Without understanding the inquiries of pure science, we cannot follow the story of radio. It begins perhaps with Joseph Henry, an American physi­cist, who discovered in 1842 that electrical discharges were oscillating. A gi­gantic step forward was taken by James Maxwell, a Scottish physicist and one of the great mathematical geniuses of the 19-th century. By purely mathematical reasoning, Maxwell showed that all electrical and magnetic phenomena could be reduced to stresses and motions in a medium, which he called the ether. Today we know that this "electrical medium" does not exist in reality. Yet the concept of an ether helped greatly, and allowed Maxwell to put forward his theory that the velocity of electric waves in air should be equal to that of the velocity of light waves , both being the same kind of waves, merely differing in wave length.

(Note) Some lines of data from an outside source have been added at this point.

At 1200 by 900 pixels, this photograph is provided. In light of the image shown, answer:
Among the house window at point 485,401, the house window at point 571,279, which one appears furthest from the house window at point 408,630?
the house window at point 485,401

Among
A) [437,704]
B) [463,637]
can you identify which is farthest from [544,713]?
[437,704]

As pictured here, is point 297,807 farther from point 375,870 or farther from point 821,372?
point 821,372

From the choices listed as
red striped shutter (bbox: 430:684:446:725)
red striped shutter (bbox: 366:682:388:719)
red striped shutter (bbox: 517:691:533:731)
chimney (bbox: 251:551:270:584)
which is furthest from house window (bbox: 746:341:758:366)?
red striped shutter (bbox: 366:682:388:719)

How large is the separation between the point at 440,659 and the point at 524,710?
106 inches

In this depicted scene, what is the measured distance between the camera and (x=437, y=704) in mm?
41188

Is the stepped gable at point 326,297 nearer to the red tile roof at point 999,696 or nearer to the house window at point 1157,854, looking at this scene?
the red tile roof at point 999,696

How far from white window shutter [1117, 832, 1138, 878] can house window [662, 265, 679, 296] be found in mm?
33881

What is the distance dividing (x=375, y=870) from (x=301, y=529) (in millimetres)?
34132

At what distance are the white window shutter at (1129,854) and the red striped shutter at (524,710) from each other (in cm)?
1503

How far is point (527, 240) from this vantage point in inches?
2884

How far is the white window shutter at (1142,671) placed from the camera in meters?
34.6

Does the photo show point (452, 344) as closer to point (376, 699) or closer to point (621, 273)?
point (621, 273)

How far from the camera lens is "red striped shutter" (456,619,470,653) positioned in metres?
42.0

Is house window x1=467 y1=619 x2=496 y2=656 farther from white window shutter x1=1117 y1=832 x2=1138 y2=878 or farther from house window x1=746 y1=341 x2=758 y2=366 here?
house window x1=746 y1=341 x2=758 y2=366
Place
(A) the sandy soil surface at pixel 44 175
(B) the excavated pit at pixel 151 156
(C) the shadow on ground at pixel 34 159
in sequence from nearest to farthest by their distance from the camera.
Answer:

In 1878, David Hughes, an American physicist, made another impor­tant discovery in the pre-history of radio and its essential components. He found that a loose contact in a circuit containing a battery and a telephone re­ceiver (invented by Bell in 1876) would give rise to sounds in the receiver which corresponded to those that had impinged upon the diaphragm of the mouthpiece. In 1883, George Fitzgerald, an Irish physicist, suggested a method by which electromagnetic waves might be produced by the discharge of a con­denser. Next we must turn to Heinrich Hertz, the famous German physicist, who was the first to create, detect and measure electromagnetic waves, and thereby experimentally confirmed Maxwell's theory of "ether" waves. In his experiments he showed that these waves were capable of reflection, refrac­tion, polarization, diffraction and interference.

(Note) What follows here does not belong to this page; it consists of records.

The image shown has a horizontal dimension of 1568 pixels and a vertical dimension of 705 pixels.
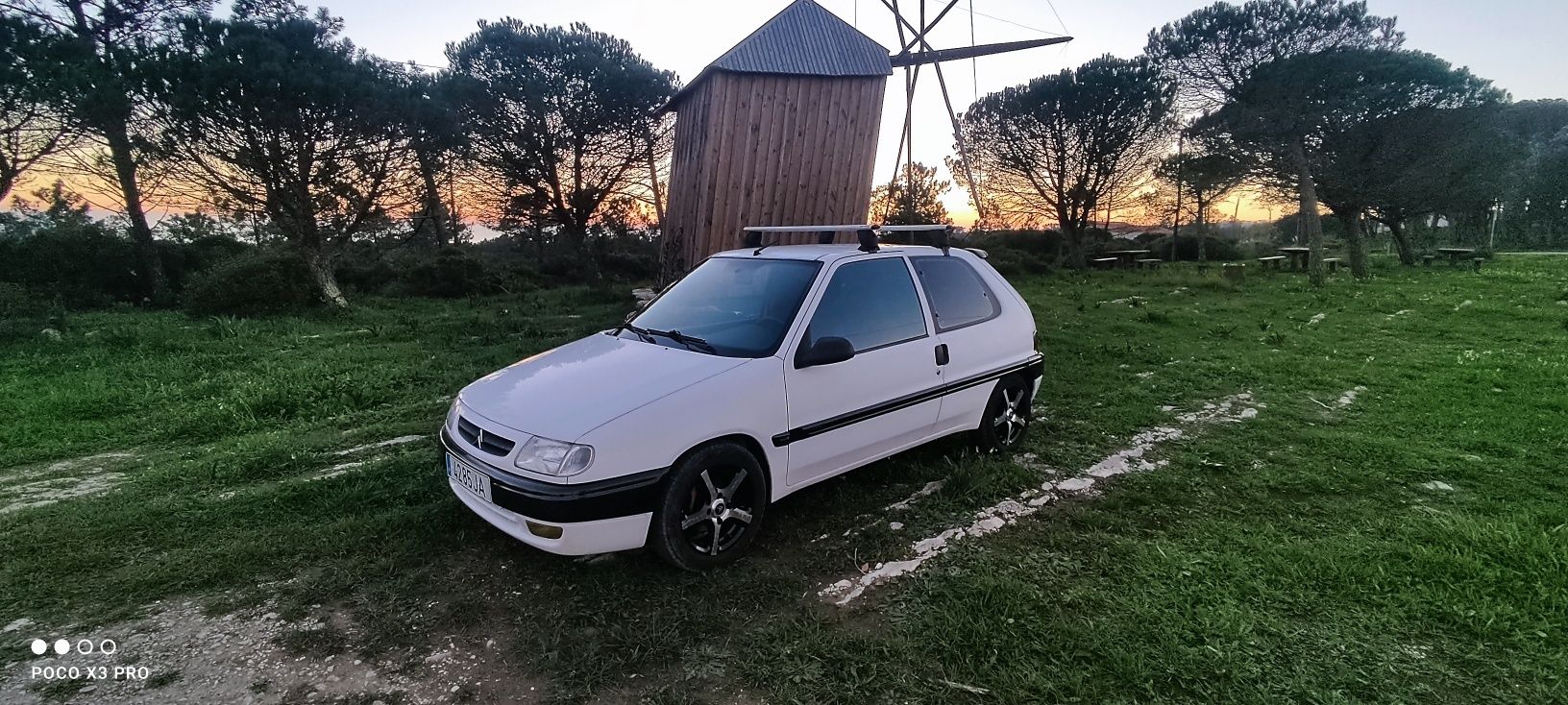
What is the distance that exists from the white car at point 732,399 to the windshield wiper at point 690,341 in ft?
0.04

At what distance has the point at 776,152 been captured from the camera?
32.3 feet

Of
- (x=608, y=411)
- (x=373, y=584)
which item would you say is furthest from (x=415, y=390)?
(x=608, y=411)

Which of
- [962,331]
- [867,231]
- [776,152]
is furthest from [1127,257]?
[867,231]

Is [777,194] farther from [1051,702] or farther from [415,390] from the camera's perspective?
[1051,702]

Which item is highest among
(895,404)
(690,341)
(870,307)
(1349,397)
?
(870,307)

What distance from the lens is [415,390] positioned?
655 cm

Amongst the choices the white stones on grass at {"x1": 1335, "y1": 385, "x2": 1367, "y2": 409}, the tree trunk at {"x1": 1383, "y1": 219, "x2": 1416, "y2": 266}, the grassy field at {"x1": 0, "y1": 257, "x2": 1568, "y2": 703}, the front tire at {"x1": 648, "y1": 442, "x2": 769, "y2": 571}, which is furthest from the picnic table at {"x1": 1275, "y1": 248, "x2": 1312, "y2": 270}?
the front tire at {"x1": 648, "y1": 442, "x2": 769, "y2": 571}

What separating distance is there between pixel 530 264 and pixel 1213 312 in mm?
17232

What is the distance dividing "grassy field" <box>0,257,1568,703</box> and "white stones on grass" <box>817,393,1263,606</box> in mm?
81

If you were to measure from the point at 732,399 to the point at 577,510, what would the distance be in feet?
2.77

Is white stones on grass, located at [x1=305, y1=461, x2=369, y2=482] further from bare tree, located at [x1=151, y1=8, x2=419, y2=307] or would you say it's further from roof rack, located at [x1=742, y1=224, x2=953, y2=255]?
bare tree, located at [x1=151, y1=8, x2=419, y2=307]

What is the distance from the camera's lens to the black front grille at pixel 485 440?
300cm

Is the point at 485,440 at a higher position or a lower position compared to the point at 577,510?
higher

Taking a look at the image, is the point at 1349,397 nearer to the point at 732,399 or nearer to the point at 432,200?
the point at 732,399
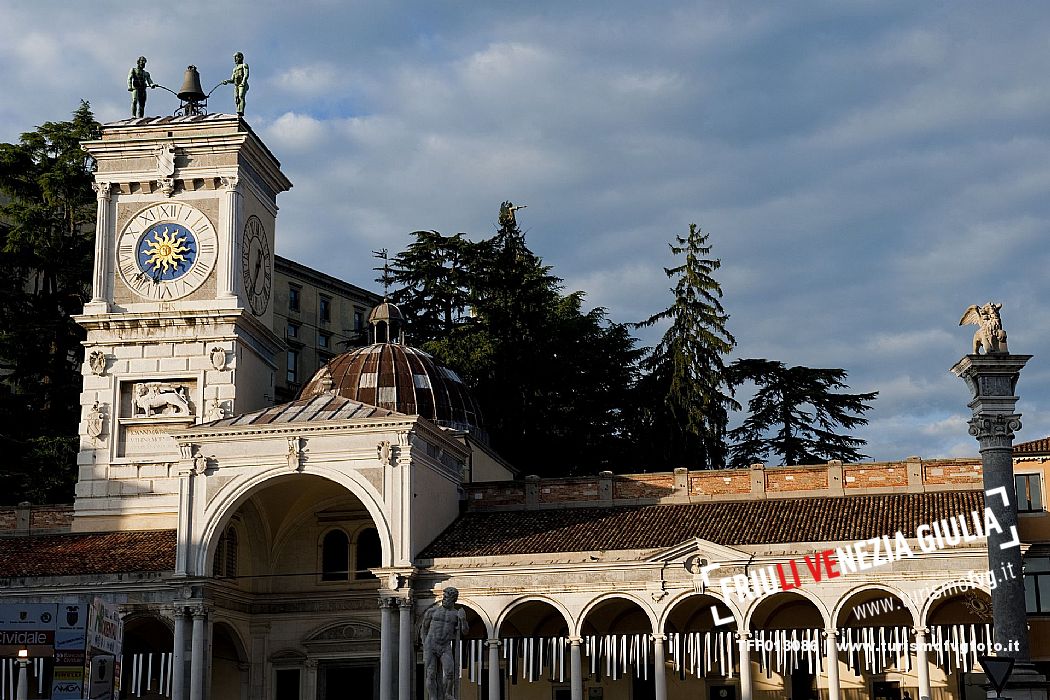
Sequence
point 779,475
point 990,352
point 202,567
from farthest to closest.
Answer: point 779,475 < point 202,567 < point 990,352

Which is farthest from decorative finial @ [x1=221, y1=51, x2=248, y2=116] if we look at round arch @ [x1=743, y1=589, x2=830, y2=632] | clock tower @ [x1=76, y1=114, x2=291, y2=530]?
round arch @ [x1=743, y1=589, x2=830, y2=632]

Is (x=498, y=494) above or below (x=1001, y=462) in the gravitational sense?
above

A.S.Popov (1859-1906) demonstrated the world's first radio receiver which he called "an apparatus for the detection and registration of electric oscillations". By means of this equipment, Popov could register electrical disturbances, including atmospheric ones.

Marconi invented a system of highly successful wireless telegraphy, and inspired and supervised its application.

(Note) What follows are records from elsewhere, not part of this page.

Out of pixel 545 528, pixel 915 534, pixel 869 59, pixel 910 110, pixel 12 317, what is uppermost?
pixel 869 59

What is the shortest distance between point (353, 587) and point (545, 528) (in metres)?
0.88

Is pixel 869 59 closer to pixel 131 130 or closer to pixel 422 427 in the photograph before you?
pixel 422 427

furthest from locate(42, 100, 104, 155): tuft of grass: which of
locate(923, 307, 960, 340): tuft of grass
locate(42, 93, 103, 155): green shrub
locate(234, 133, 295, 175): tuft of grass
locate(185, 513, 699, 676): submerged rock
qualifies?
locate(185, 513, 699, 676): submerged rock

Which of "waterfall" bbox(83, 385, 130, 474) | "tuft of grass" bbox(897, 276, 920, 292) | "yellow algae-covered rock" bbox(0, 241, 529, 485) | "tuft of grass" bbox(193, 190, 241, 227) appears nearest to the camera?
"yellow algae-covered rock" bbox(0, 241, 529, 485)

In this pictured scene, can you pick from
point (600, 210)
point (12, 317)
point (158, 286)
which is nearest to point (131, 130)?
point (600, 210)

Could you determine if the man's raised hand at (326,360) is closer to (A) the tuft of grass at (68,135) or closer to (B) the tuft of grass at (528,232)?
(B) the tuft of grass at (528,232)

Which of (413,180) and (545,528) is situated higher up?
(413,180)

Such is the story of the many inventors of wireless telegraphy, work­ing with each other's equipment, adding new ideas and new improvements to them. During the first years of its development radio communication was called "wireless telegraphy and telephone". This name was too long for con­venience and was later changed to "radio" which comes from the well-known Latin word "radius"- a straight line drawn from the centre of a circle to a point on its circumference. Wireless transmission was named radio transmis­sion or simply "radio".

The term "radio" now means the radiation of waves by transmitting stations, their propagation through space and reception by receiving stations. The radio technique has become closely associated with many other branches of science and engineering and it is now difficult to limit the word "radio" to any simple definition.

TELEVISION

"Television" means "pictures from a distance". Television can show us live pictures of events on the other side of the world by means of receiv­ing images to the screen which are transmitted by systems of electro- or radiocommunication.

Two important pieces of television equipment are the camera and the receiver. The camera records an image of the scene it views on an electri­cally charged plate. A beam of electrons then sweeps back and forth across this plate. The result is electric signals which represent the brightness in dif­ferent parts of the scene. These signals are combined with a radio wave and sent out by a transmitter.

In a television system two separate transmitters are employed one for the sound channel and the other for the picture channel. The sound transmit­ter is frequency - modulated and simultaneously transmits the sound which accompanies the image. Each transmitter has its own antenna.

At the television receiver the amplitude modulated picture signals and the frequency-modulated sound signals that are transmitted on carriers are picked up simultaneously by a single antenna. The carriers differ in fre­quency so that they may be separated in the receiver. These signals are am­plified and separated by the circuit blocks. They reach the loudspeaker and the kinescope, respectively.

So the television receiver includes circuits for receiving, amplifying, and synchronizing the signals, and a large cathode-ray tube called a kine­scope. It converts the video impulses from the transmitting station into lumi­nous spots on a fluorescent screen. The "gun" of the tube fires a beam of electrons at the screen causing a spot of light. The television signals alter the strength of the beam and thereby the brightness of the spot. They also make the beam sweep back and forth in a series of lines of spots of varying bright-ness. The lines are very close together, and our eyes see them as a complete picture.